» **YOUR TASK**: If pictures appear among the lines below, leave them out while you return exactly the lines from the one with "Kit de adelgazamiento" through the one with "Curling Ribbons- 500".

» **DATA SUPPLIED**:
________________________________________

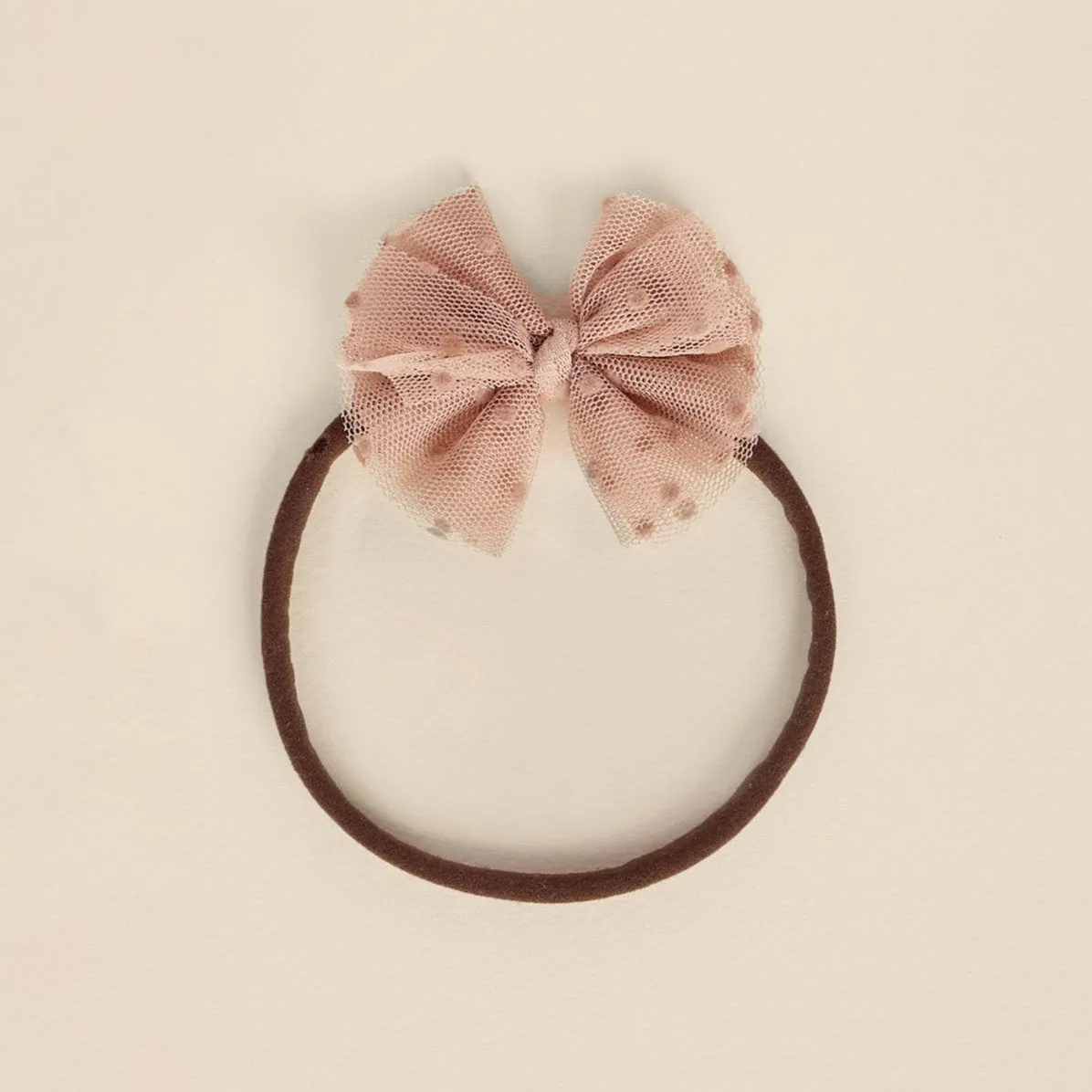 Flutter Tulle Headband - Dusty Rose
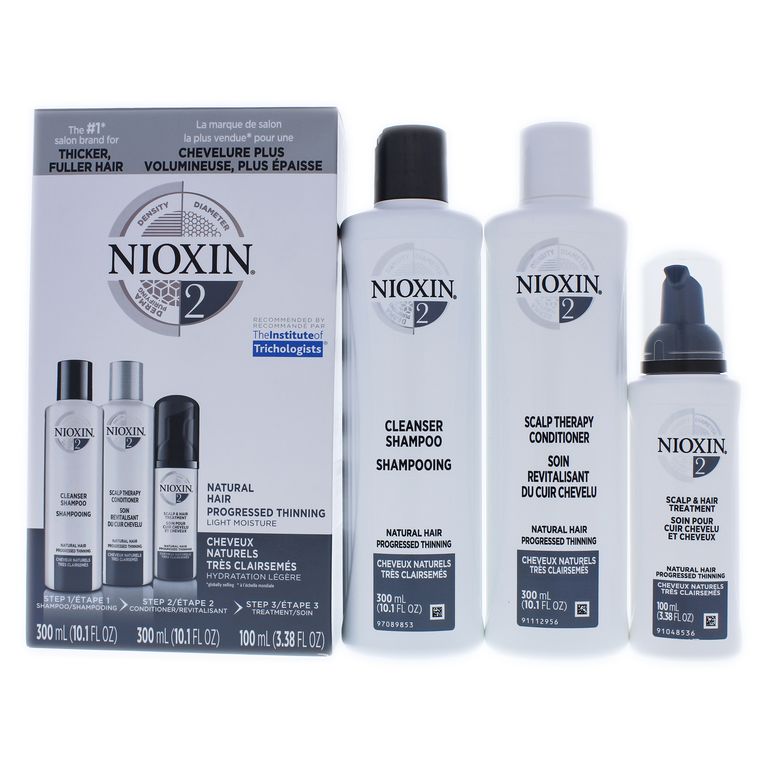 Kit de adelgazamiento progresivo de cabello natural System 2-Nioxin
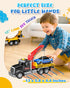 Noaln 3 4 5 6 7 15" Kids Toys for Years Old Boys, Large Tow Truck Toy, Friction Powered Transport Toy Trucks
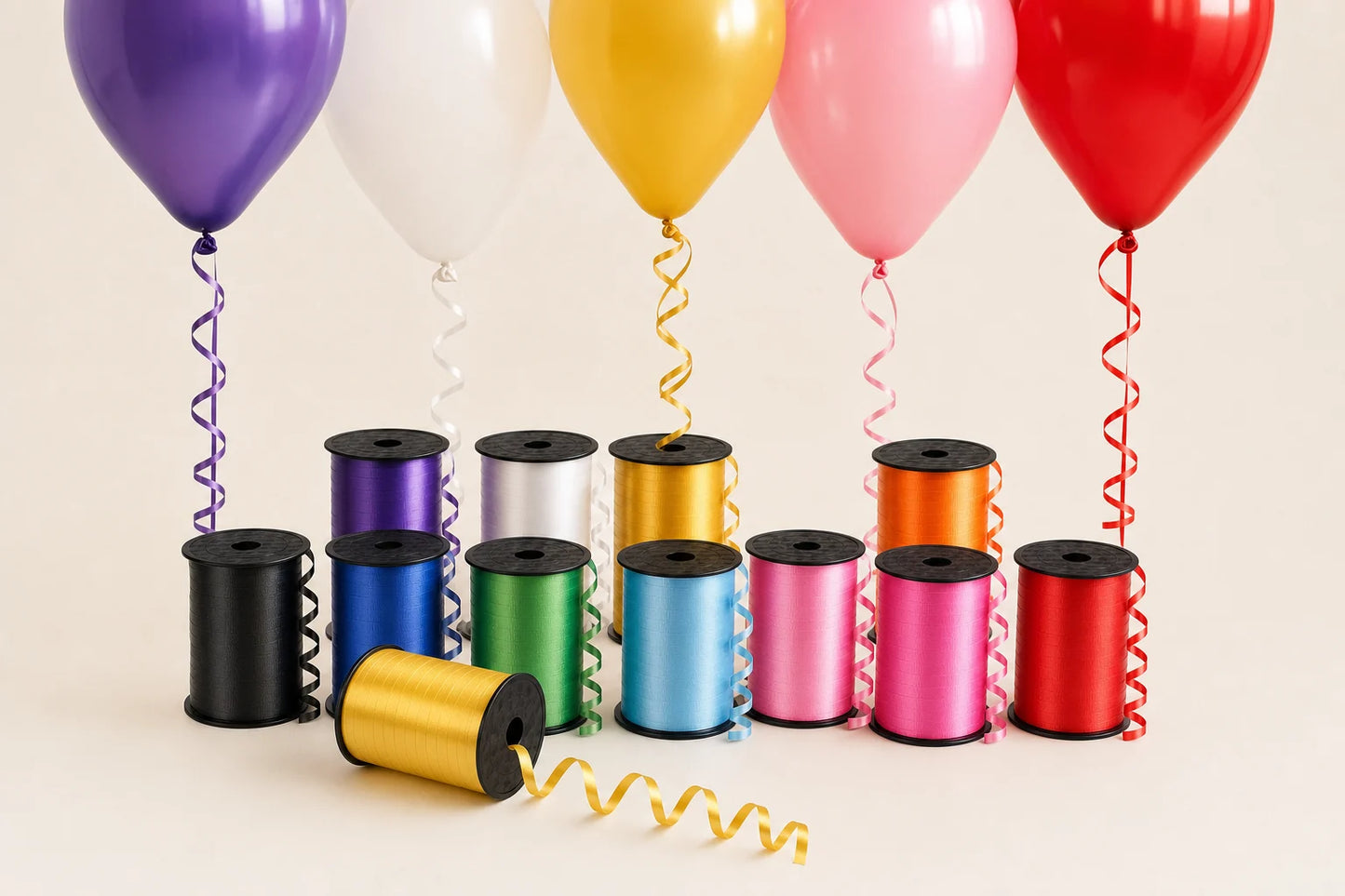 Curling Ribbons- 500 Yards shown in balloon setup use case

________________________________________

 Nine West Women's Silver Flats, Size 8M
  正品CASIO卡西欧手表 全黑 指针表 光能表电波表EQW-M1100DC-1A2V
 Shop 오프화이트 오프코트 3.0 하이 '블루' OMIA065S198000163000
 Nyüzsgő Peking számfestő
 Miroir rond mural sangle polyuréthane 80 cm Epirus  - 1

________________________________________

» **RESULT BELOW**:
 Kit de adelgazamiento progresivo de cabello natural System 2-Nioxin
 Noaln 3 4 5 6 7 15" Kids Toys for Years Old Boys, Large Tow Truck Toy, Friction Powered Transport Toy Trucks
 Curling Ribbons- 500 Yards shown in balloon setup use case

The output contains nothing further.